■ **Provided text**
>>

Additional language in the law permitted the sellers -- i.e., the major record labels -- to license their songs as a group without running afoul of antitrust laws.

Since the "willing buyer / willing seller" rule requires a willing seller, and the sellers can operate as a cartel (I'm using the term colloquially here) but the buyers can't, this effectively, I believe, means "whatever the labels feel like."

Which is a quite different standard than the 801(b)(1) standard, which cared about balancing the opportunities for both copyright owners and copyright users, etc.

(Incidentally, Congress, unhappy with the outcome of the CARP processes, in 2004 enacted a law called the "Reform Act" that replaced the trio of arbitrators with a trio of judges (the "Copyright Royalty Board" (CRB), photo above). But pretty much everything else stayed the same.)


Where we stand today
So here's where we stand today based on the specific bundle of monopoly rights that Congress has granted the various factions:
  • Copyright owners of sound recordings have not been granted any rights to control which AM, FM, or HD radio stations play their recordings, because Congress felt that the copyright owners had enough other rights to keep them motivated to keep making records.

However, because of an alleged nascent threat of consumers being able to make "perfect digital copies" of songs transmitted digitally, Congress granted record labels a new monopoly right to control who plays their recordings, meaning effectively that...

  • Satellite radio has to pay a royalty for the use of sound recordings, with a rate being set by an arbitration panel based on several criteria that are designed to be balanced to benefit, overall, the public. (That rate is not public knowledge, but is estimated by stock analysts to be about 3.5% of industry revenues.)

  • Internet radio also has to pay a royalty for the use of sound recordings, but its rate is set by a trio of judges based on a single criterion that can, in my reading, anyway, be interpreted as "almost whatever the labels feel like."

And thus we end up with a situation in we're in right now, in which a trio of judges granted the copyright owners a royalty rate from Internet radio that is effectively, I believe, more than 100% of the total industry's revenues!

(I think this proves my point that the "willing buyer / willing seller" rule, when the sellers can operate as a group, works out to "whatever the sellerse feel like." It turns out that what the sellers feel like is "every penny you have...and more.")

So what do we do next?
Clearly the process
has spun off the rails. Particularly if the CRB decision drives Internet radio off the air, the public clearly doesn't benefit, meaning that the purpose of copyright law is not being served.

<<

■ **Tasks to perform**
[1] Answer these from the excerpt on radio royalties:
(a) What did the 2004 "Reform Act" put in place of the trio of arbitrators?
(b) What do stock analysts estimate the satellite radio royalty rate to be?
(c) Why did Congress not give copyright owners of sound recordings any rights over which AM, FM, or HD radio stations play their recordings?
[2] Carry on the piece about Internet radio royalties, picking up after its final sentence.

■ **Supplied data**
>>

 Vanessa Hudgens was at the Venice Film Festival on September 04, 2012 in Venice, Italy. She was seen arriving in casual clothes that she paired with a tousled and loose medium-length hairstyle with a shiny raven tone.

<<

■ **Task-by-task answers**
[1]
(a) A trio of judges, the "Copyright Royalty Board" (CRB).
(b) About 3.5% of industry revenues.
(c) Congress felt the copyright owners had enough other rights to keep them motivated to keep making records.

[2]
The purpose of Congress granting copyright protections is supposed to be to maximize the availability of creative output to the public. In other words, from the copyright owner's side, it's supposed to encourage bands like Clap Your Hands Say Yeah to keep recording music, and from the copyright user's side, it's supposed to encourage the development of new services like radio station's Internet simulcasts and "B" channels and LAUNCHcast and AccuRadio and Live365 and Radio Paradise and Pandora. When both sides are doing what they do, the public benefits. Copyright law is not supposed to shut down an entire industry.

There were two moments, historically, where things went wrong:

First, the logic that the RIAA gave Congress as the rationale for getting a performance royalty for sound recordings in the DPRA was faulty from the start. The lobbyists used a deceptive term -- they said a "perfect digital copy" was going to be available to consumers. In fact there's nothing "perfect" about the audio quality of an Internet radio stream at all.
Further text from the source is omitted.